Saturday, August 28, 2010

And indeed Sunday, a day of rest.

I have always had rather contradicting thoughts about Sundays. Honest to say, I am one who detest the idea of work and the end of Sunday beckons the beginning of a week long of possibly mindless toiling at the computer desk. Natural to say, I ain't looking forward to it.

Whenever Sunday comes, it sort of leaves me with a dread and a feeling of helplessness and finality in the pit of my stomach. Am I ready for the new week? Have I rest justly or have I simply squander away what little energy that barely feeds me? I happen to also be the one with many questions. Questions I have no doubt will answer themselves when the next Sunday arrives.

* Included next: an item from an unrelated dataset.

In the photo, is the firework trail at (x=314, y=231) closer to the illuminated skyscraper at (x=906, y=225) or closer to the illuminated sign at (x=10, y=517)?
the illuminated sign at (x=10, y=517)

I often take the opportunity to keep myself stuck in the loop or laspes of being conscious and not. Taking little naps, staying in my room all day, not speaking a single syallbi if I don't have to and running my thoughts wild about the things I could have achieved if I only had the spirit to act upon them. Again, I found a need to defend my worthlessness.

Sunday, like the dark before light, should fill one with hope but not mine. Although, it does let me take refuge in make-believe dreams, a world I have subconsciously created with the whims of my mind to ease my soul. But it does not constitute a legitimate reason to spend what could be a glorious day not doing anything. I should indulge myself in creativity, drink in the company of my Muse, if only she so exists or simply take off in a heartful stride towards nothing and everything. But instead, I chose to stay in the confines of a room and a jail made of human flesh. I ought to be ashamed of myself but this is me. And one I would accept at this point in time.

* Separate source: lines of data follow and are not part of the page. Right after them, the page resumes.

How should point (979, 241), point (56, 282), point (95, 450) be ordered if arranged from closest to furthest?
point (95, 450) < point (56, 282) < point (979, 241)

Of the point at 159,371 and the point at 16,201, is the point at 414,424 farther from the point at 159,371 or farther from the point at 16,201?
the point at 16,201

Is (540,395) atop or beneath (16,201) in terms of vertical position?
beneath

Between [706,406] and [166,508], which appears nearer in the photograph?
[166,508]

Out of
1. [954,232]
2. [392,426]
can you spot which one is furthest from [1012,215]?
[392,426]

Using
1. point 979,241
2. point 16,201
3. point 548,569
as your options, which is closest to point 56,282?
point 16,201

I yearn to be in company sometimes, to be in the arms of a loved one. To embark on a journey of discovery as I look into her eyes, deciphering one shade from another. To hold her hand and put it gently across my still beating heart. To meet lip and lip in a sensual kiss of utter romance or to simply sit in silence.

I am in too much of a hurry to please myself, twisting truths to fit my own moulds and bending conversations so they will fill my head with false melodies. I can't possibly defend myself any longer. I've let my demons consume me. I wish all is not lost for I imagine that any shreds of hope I have will sustain me.

So take heed; whether you will spend your Sundays caught up in the senselessness yet familial comfort of your wretched mind or spend them however you do, spend your Sundays truthfully, for it is a beckoning of new beginnings.